• WHAT THE TASK REQUIRES: Reproduce the records below word for word, starting with the line that contains "Given the list" and continuing through the end of the records.

** begin DATASET ROWS **

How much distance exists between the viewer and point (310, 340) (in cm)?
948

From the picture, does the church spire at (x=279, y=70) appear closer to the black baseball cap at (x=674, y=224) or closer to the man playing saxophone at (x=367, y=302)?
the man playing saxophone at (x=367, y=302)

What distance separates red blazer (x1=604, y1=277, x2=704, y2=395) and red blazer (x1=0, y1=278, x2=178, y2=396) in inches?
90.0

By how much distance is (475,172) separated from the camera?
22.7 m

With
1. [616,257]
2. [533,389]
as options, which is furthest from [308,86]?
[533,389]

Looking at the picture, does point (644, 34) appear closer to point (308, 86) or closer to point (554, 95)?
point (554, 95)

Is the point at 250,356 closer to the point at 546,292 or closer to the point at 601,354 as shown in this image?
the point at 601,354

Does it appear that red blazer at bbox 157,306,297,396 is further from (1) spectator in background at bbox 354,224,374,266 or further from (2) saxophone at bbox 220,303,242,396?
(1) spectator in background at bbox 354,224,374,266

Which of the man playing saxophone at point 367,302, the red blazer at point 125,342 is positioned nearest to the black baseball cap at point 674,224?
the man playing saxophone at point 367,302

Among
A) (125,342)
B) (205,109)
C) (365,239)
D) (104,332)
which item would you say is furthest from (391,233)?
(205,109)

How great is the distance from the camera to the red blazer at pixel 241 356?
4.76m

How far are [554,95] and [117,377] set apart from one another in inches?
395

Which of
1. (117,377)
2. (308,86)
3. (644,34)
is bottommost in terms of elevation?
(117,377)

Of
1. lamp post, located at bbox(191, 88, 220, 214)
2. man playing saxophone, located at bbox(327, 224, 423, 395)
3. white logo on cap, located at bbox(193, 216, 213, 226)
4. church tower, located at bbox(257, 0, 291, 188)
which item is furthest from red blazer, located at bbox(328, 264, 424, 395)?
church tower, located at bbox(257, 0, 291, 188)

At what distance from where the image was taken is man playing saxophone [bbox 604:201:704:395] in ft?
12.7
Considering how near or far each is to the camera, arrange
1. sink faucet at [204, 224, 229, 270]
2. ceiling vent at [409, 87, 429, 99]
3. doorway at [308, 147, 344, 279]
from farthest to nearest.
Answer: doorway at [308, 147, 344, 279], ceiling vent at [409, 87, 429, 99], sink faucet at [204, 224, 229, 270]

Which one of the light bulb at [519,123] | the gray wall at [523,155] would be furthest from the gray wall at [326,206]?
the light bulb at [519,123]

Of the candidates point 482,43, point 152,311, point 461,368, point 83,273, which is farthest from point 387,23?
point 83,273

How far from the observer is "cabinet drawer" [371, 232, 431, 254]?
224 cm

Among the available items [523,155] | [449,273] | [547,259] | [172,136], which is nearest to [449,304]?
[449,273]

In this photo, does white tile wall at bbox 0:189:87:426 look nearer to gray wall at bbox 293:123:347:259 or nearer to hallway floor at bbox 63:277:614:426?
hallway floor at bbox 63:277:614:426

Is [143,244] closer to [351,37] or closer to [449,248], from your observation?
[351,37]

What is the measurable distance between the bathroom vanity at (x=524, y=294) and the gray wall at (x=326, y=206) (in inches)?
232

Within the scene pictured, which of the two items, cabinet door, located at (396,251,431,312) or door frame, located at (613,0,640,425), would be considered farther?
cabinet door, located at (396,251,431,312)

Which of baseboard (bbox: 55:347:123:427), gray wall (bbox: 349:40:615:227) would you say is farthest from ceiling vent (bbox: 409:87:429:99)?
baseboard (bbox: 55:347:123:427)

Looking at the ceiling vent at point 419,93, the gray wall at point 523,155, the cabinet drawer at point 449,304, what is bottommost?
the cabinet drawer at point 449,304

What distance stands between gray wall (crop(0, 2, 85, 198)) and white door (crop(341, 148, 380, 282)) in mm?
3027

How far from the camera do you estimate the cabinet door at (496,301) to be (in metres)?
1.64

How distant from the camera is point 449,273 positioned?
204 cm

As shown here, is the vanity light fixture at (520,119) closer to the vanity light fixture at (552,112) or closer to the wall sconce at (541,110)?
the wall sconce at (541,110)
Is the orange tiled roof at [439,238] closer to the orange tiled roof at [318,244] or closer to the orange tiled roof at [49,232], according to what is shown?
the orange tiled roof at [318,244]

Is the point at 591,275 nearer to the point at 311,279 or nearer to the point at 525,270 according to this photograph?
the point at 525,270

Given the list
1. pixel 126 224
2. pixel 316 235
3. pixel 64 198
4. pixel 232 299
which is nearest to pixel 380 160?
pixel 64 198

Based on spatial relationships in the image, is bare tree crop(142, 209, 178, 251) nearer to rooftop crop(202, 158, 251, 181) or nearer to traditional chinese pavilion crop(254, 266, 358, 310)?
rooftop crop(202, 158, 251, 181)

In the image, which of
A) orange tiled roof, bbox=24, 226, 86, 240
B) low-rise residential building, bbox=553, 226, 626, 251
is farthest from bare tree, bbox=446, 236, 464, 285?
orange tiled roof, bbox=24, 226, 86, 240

** end DATASET ROWS **

• EXERCISE OUTPUT:
Given the list
1. pixel 126 224
2. pixel 316 235
3. pixel 64 198
4. pixel 232 299
which is nearest to pixel 380 160?
pixel 64 198

Based on spatial relationships in the image, is bare tree crop(142, 209, 178, 251) nearer to rooftop crop(202, 158, 251, 181) or nearer to traditional chinese pavilion crop(254, 266, 358, 310)?
rooftop crop(202, 158, 251, 181)

In the image, which of
A) orange tiled roof, bbox=24, 226, 86, 240
B) low-rise residential building, bbox=553, 226, 626, 251
is farthest from bare tree, bbox=446, 236, 464, 285?
orange tiled roof, bbox=24, 226, 86, 240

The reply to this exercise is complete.